The Arsenal complex in downtown San Antonio supplied ammo and provisions to troops in four major U.S. armed conflicts before H-E-B picked the spot for its San Antonio headquarters in the 1980s.

The establishment of the Arsenal was the predecessor to Fort Sam Houston and laid the groundwork for the city to become Military City USA, said Vincent Michael, executive director of the San Antonio Conservation Society.

“It is the earliest recognizable military installation in the city,” Michael said.

Founded in 1859, the Arsenal sheltered munitions and supplies bound for frontier forts in Texas and along the Mexican border. U.S. Gen. John Ellis Wool — stationed in San Antonio during the Mexican-American War — previously stashed the ammunition, wagons and animals at a site near San Pedro Springs until 1849, according to an San Antonio Express article published Nov. 14, 1965.

But the military needed a permanent home for its supplies. The Army commandeered the Alamo and turned it into its supply depot. There was so little room inside of the Church building where arms were stowed, troops and animals had to sleep on the grounds.

Using the Alamo space to store munitions didn’t sit well with the Catholic Church nor did the Army’s moves to evict squatters from the property. The church laid claim to the Alamo and sued to oust the Army, according to the Express.

The church was unsuccessful, Express archives show. The Army eventually evicted squatters from the Alamo Grounds and managed to hold onto the property until 1860, spending about $5,000 on renovations during its 11-year stay.

As the Army slugged it out with the Catholic Church in local district court over the Alamo, it sought out a larger space for its arms and artillery. The Army officially established the Arsenal in 1859 at the 600 block of S. Flores St, which in its infancy primarily supplied munitions to the Department of Texas to guard settlements.

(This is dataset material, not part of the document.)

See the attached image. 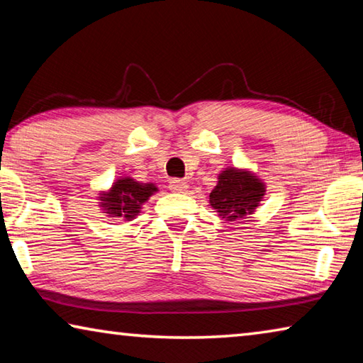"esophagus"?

The compound wouldn’t remain in U.S. hands for long. Confederate forces overtook the Arsenal after Texas lawmakers voted Feb. 1, 1861, to secede from the United States. Governor Sam Houston, who opposed secession, refused to call a special session of the Texas Legislature to vote on the matter. But other state officials went around Houston and held their own vote: 166 to eight.

“We hold as undeniable truths that the governments of the various States, and of the confederacy itself, were established exclusively by the white race, for themselves and their posterity; that the African race had no agency in their establishment; that they were rightfully held and regarded as an inferior and dependent race, and in that condition only could their existence in this country be rendered beneficial or tolerable,” read the state’s declaration of causes for its secession.

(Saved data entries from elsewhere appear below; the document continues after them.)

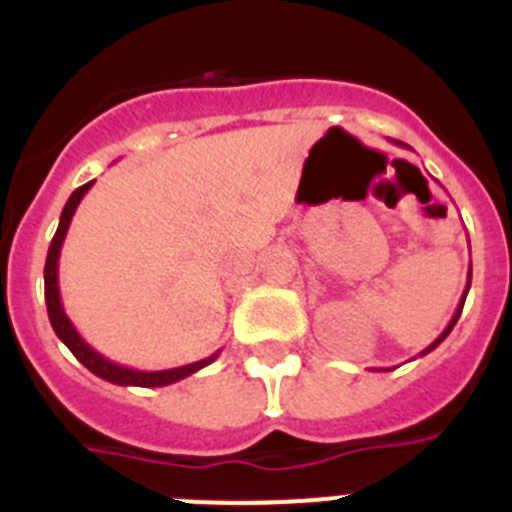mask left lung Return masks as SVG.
<instances>
[{"label": "left lung", "mask_w": 512, "mask_h": 512, "mask_svg": "<svg viewBox=\"0 0 512 512\" xmlns=\"http://www.w3.org/2000/svg\"><path fill=\"white\" fill-rule=\"evenodd\" d=\"M397 146H405V143H400V140H397ZM469 287H472V269H469V277H467V289H464V295H461V300H459V307H456V312H454V318H451V323H449V325H446V328H443V333H441V336H438V338H436V341H433V343H431V346L425 348V351H420V356H425V354H431L433 348H436V346H438V343H441V341H443V338L449 336L451 330H454L456 320H459L461 310H464V300H467V292H469Z\"/></svg>", "instance_id": "left-lung-1"}]
</instances>
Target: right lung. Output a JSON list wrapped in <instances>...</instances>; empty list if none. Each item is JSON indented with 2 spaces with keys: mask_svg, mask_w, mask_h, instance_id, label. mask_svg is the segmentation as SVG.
Instances as JSON below:
<instances>
[{
  "mask_svg": "<svg viewBox=\"0 0 512 512\" xmlns=\"http://www.w3.org/2000/svg\"><path fill=\"white\" fill-rule=\"evenodd\" d=\"M92 184L94 182H87L84 187L74 189L69 202L63 205L61 220H58V230L56 235H53L51 248H48V259H45V271H43L45 305H48V318H51L56 336L66 343V348H69L71 354H74L81 364L87 366L89 372L97 374V377L104 379V382L120 384V387H166V384H174L179 382V379L189 377V374L200 372V369H205L207 364H212V361L220 356V351H215V354L207 356V359L202 361H194V364L176 366V369H164V372H140V369H130V366H122L110 359H104L99 351H94V348L79 336V330L74 328V323H71L66 310H63L61 292H58V259H61V246L63 241H66V233H69L71 217H74L79 202L84 200V194L92 189Z\"/></svg>",
  "mask_w": 512,
  "mask_h": 512,
  "instance_id": "add662e5",
  "label": "right lung"
}]
</instances>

The convention authorized a “Committee of Safety” to seize all Union property. Houston realized Confederate forces would descend on the arsenal and tried to enlist Texas Rangers loyal to Houston to beat Confederates to the stores of arms and supplies, according to the Texas State Library and Archives Commission.

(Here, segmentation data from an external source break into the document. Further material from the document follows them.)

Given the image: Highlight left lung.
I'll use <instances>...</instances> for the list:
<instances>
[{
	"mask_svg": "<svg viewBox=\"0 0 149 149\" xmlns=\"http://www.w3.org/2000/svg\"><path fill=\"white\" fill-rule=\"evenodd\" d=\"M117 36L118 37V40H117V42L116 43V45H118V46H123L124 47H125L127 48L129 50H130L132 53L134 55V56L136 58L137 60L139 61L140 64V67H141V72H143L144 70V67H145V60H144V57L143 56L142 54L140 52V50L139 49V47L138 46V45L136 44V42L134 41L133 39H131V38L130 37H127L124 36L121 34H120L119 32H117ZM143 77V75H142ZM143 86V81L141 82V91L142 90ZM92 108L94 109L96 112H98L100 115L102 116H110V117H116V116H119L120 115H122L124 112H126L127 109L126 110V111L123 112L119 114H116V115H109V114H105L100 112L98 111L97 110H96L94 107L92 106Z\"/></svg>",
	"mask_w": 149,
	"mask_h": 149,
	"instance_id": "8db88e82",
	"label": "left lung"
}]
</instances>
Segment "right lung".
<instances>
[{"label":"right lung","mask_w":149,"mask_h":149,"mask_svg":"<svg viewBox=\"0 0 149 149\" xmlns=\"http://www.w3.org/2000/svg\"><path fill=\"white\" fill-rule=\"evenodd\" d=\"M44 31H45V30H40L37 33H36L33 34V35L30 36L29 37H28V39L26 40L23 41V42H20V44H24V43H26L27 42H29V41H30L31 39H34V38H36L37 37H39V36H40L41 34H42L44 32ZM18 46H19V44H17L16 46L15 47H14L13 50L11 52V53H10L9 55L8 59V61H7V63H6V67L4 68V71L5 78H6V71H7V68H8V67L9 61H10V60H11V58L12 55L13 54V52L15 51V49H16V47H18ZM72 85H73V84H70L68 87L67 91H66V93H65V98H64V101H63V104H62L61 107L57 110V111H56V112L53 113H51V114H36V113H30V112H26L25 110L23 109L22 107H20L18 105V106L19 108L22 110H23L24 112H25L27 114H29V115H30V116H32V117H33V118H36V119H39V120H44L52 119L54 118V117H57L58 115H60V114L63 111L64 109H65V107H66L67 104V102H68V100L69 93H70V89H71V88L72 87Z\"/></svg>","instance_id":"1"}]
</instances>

But, it was too late. Benjamin McCulloch, a soldier in the Texas Revolution who would go on to be a brigadier general for the Confederates, beat Houston there with a group of Texans in tow. Gen. David Twiggs, a Confederate sympathizer who led U.S. forces in Texas, surrendered more than $3 million worth of cash, ordnance, wagons, animals, supplies and forts on Feb. 16, 1861. Captain Robert Henry Kirkwood Whiteley, who oversaw the Arsenal, was forced to hand over the complex and all other federal property in San Antonio to the Confederates.